*WRITTEN EXERCISE*
Copy the data below word for word, from the line containing "Taking the image into account, what item from" down to the line containing "is nearest to the camera?", both included.

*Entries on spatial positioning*
|---|

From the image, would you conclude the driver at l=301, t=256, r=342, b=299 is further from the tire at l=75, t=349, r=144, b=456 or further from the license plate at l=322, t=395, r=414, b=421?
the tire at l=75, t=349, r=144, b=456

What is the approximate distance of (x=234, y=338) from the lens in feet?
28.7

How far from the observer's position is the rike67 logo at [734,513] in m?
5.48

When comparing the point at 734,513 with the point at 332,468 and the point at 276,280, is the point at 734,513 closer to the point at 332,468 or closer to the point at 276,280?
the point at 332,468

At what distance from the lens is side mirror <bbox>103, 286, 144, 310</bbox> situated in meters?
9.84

|---|

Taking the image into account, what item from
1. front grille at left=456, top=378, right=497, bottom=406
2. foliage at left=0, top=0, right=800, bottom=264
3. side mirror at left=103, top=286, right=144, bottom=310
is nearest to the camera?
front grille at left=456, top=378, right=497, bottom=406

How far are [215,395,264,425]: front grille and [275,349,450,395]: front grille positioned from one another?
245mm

|---|

*FINISHED EXERCISE*
Taking the image into account, what item from
1. front grille at left=456, top=378, right=497, bottom=406
2. foliage at left=0, top=0, right=800, bottom=264
3. side mirror at left=103, top=286, right=144, bottom=310
is nearest to the camera?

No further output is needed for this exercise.